Near Bayanbuural Resort, Tuv Province, Mongolia. December 2011. Photograph by T. Tsegmid
I always loved everything about winter from my early childhood as it made me feel refreshed and energised. While I am walking within the city, I would stop and look around. Despite the freezing temperatures, people were living their lives as normal. It is just another winter for them. For me, it was the first proper winter for years. Writing about Mongolia objectively is near impossible task. I always try to keep the balance but I could list many reasons why I can not be purely objective when it comes to about my native country. I suppose, the years I spent away from the country gave me a different perspective on Mongolia. But the years didn’t do anything to diminish the attachment I have with the country. Now, I feel more Mongolian than I felt 10 years ago. Probably, I know more about Mongolia than I knew at 20. However, this might not have happened, if I wasn’t away this long.

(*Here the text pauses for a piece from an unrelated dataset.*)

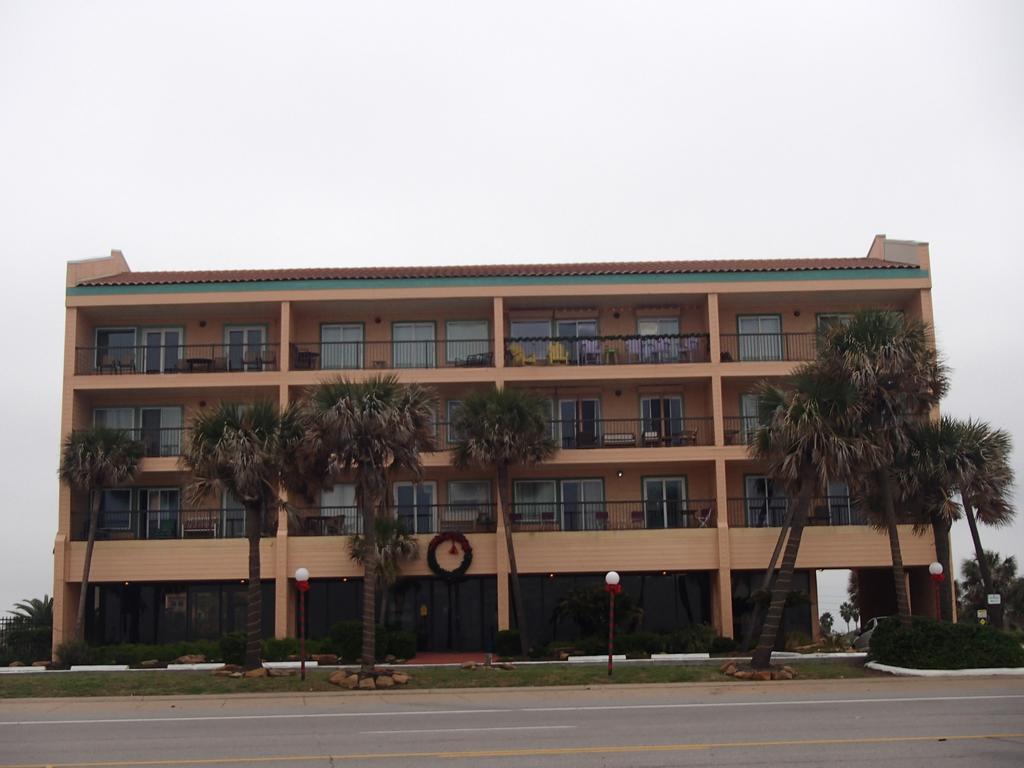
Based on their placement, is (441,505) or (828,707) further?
(441,505)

What comes to your mind when you think of Mongolia? The endless steppe, the nomadic lifestyle, the round dwelling called ‘ger’ and the history of Chingghis Khaan? These are USPs (Unique Selling Point), mainly geared towards tourism and marketing but they are not necessarily so useful for people who want to know about the real Mongolia. The real Mongolia is not one thing. It is many things. The real Mongolia starts from Ulaanbaatar, the capital of the country, a home to over a million residents and a fascinating cosmopolitan metropolis located at the heart of Central Asia. Ulaanbaatar is enormous in size as well. Most visitors tend to stay couple of days in Ulaanbaatar and head for the countryside as it is in the end what was promised on the brochure. Except a few adventurous back-packers, not many visitors venture outside the city centre, probably concerned about unexpected things to happen or just not interested. This unintentional exclusion continues on and it is having a detrimental effect on the understanding of the country to the wider world. I think, I better continue this thread in my future posts.

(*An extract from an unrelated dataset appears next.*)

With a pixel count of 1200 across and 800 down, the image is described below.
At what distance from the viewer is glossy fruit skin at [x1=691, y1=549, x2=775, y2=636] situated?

Outside the National Weather Office in Ulaanbaatar. December 2011. Photograph by T. Tsegmid
Back to my winter break. It was a real joy to be in Mongolia. Of course, it was very cold and the capital air pollution was at times unbearable. Who enjoys inhaling the polluted air produced from domestic coal use, electricity factories and cars? But then, how these thousands of families who don’t live in apartments supposed to cope with the cold winter starts in late October and continues on well into March? They need to use coal to keep warm and the alternative fuel recommended by the Government is hard to find and expensive for low-income families. On a daily basis, they need to balance between keeping it warm and having something to eat. Despite all these constant difficulties, I saw people living their lives, going to work, studying and keeping their ambitions alive. It was an eye-opener. Suddenly, my so-called minor problems are nothing compared to what these people need to go through every day. I call them ‘The Brave Ones’!
‘The Brave Ones’ don’t wait for a help from others; instead, they help themselves. ‘The Brave Ones’ have one thing in common; they are defiant in the face of difficulties. I think that the world is a better place because of these people who decided not to give up and continue to believe in themselves.
For anyone, who is interested in finding out the real Mongolia, you need to go there. Especially, you need to go there during autumn, winter and spring. You need to travel beyond the modern city centre of Ulaanbaatar and see how ‘The Brave Ones’ live and breathe. And there are other large cities besides the capital: Darkhan, Erdenet and many more urban centres.